# For my Jacksonville, FL Smokers or Shameless Plug for a Friend



## callahan4life (May 6, 2011)

I meant to post this earlier but time ran away from me. A good friend of mine owns AA Bottled Gas in Jacksonville, FL.  He carrys a large BBQ section in his store of hot sauces, BBQ Sauces and Rubs, lump charcoal, gadgets and accesseries, etc. About three years ago he started having an annual event he calls "Barbecue Blowout". This year it is taking place tomorrow, Saturday, 05/07/2011.

He always has a lot of various venders from outdoor deep fryers to Big Green Eggs, to Stick Burners, to Gas Smokers, to various gadgets to help us with our BBQ adventures. Oh of of course there is the free samples of some great bbq and grilled food.

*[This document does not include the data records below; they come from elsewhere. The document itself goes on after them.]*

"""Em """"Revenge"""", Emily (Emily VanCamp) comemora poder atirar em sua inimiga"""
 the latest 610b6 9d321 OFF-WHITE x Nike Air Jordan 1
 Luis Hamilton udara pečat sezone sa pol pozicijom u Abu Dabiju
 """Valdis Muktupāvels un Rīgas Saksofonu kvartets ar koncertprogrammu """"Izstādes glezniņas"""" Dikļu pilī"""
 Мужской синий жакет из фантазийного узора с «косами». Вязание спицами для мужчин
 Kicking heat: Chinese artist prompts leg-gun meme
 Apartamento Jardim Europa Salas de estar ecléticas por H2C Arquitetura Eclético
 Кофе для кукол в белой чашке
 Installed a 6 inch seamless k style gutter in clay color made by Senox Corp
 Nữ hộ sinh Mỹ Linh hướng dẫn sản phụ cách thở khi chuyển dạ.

If you are interested I have included a link to my local (Callahan) newspaper where he has a full page ad telling more about this years event (it is on the last page).

http://www.mywestsidejournal.com/uploads/WSJ_5-5.pdf  

I will be out there around 10 a.m. maybe I will run into some of you that live here in Jax.


----------



## fife (May 6, 2011)

See ya there Bro


----------



## SmokinAl (May 7, 2011)

Sounds like fun. A little far for me though!


----------